Sesaat setelah prosesi doa bersama selesai dilakukan, panitia menyalakan kembang api di samping ogoh-ogoh. Kemudian tak berselang lama api dinyalakan untuk membakar patung raksasa-raksasa itu. Merambat dari bawah ke atas, melumat seluruh bagian ogoh-ogoh. Pembakaran ogoh-ogoh melambangkan pemusnahan ‘bhuta kala‘, sifat angkara murka, dan hal-hal buruk lainnya.
“Menurut Agama Hindu api itu adalah sumber utama kehidupan, maka pembakaran ogoh-ogoh ini adalah upaya untuk menetralisir hal-hal yang negatif” terang Danu yang berdiri di samping saya, saat saya tanyai perihal fragmen terakhir dalam upacara ini.
Kerukunan sebagai Wujud Toleransi Beragama
Serangkaian upacara Pangrupukan berjalan dengan lancar dan tertib. Umat Hindu beribadah dengan khidmat, masyarakat umum terhibur, dan para pedagang memperoleh berkah rejeki dari upacara ini. Kerukunan dalam beragama sangat kental saya rasakan selama proses upacara.
Sepanjang acara beberapa kali saya temui warga muslim juga membantu kelancaran acara. Beberapa masyarakat muslim yang rumahnya dilalui rombongan arak-arakan, mereka membagikan air mineral di depan rumah. Siapapun boleh mengambil, terutama pasukan ‘pengarak‘ yang sudah tentu merasa haus setelah memikul ogoh-ogoh dari sore hingga malam. Bentuk bantuan lainnya tentu masih banyak lagi.
Pada akhir acara Pak Hartato selaku panitia menyampaikan ucapan terima kasih, bahwa upacara Pangrupukan tahun ini dapat terlaksana dengan lancar berkat partisipasi berbagai pihak, baik warga Hindu maupun non Hindu, baik warga Kaliwaru maupun masyarakat umum.

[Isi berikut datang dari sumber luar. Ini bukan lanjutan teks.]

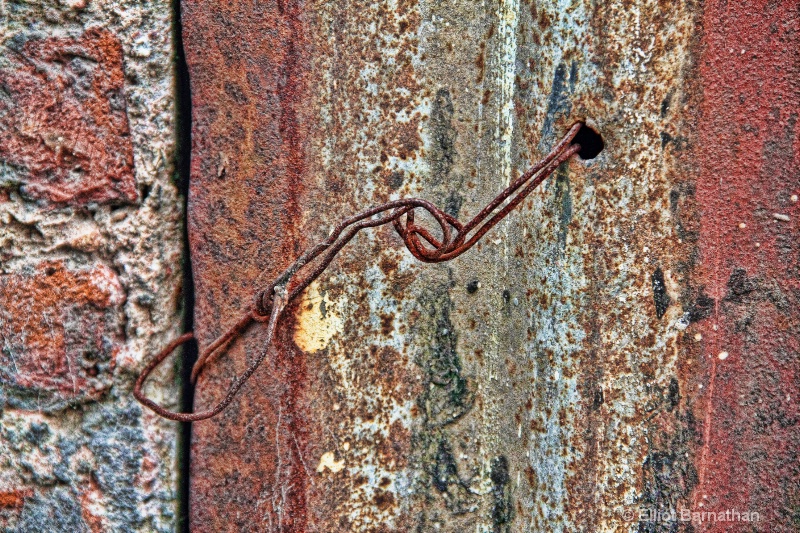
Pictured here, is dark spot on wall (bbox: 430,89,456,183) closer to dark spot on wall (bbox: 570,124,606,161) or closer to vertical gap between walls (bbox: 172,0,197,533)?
dark spot on wall (bbox: 570,124,606,161)

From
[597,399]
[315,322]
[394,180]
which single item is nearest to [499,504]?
[597,399]

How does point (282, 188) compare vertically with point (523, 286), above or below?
above

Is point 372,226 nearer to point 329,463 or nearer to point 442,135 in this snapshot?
point 442,135

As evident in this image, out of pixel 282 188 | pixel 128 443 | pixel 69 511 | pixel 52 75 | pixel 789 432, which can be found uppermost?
pixel 52 75

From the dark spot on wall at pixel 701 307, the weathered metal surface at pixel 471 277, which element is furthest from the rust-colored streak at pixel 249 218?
the dark spot on wall at pixel 701 307

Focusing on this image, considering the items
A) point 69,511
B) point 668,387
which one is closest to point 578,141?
point 668,387

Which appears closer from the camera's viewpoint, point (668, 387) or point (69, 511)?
point (668, 387)

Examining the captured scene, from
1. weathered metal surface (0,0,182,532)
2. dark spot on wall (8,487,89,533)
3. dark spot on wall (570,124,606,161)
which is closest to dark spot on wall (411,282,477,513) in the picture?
dark spot on wall (570,124,606,161)

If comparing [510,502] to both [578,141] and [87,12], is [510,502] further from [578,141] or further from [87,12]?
[87,12]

“Selamat menjalankan Ibadah Nyepi Tahun Saka 1945 dan juga selamat menjalankan Ibadah Puasa Ramadhan bagi saudara-saudara muslim. Semoga semua berjalan dengan rahayu, saling menghargai, toleransi, dan tentunya berjalan bersama demi kemajuan Padukuhan Kaliwaru khususnya”, pungkas beliau.
Acara ditutup, lalu peserta upacara Pangrupukan dan masyarakat umum meninggalkan tempat itu. Kegiatan pada sore hingga malam itu menjadi sangat istimewa dan berkesan bagi saya yang menghadirinya. Mengingat tahun ini sedikit berbeda dengan tahun sebelumnya, Hari Raya Nyepi dan awal Puasa Ramadhan hanya berselang satu hari saja. Seakan menjadi pralambang, bahwa meskipun agama dan kepercayaan kita berbeda namun tetap bisa berjalan beriringan di dalam urusan kemasyarakatan.
Hari itu menjadi pengalaman yang tak terlupakan bagi saya. Ada dua hal menarik yang saya dapat dalam upacara Pangrupukan tahun ini. Pertama, pawai ogoh-ogoh yang luar biasa meriah ternyata tak hanya ada di Bali, namun di sisi utara Gunungkidul tepatnya di Kalurahan Kaliwaru juga ada. Kedua, kerukunan yang ditunjukan oleh masyarakat Kaliwaru sebagai toleransi beragama juga tak kalah pentingnya untuk saya teladani.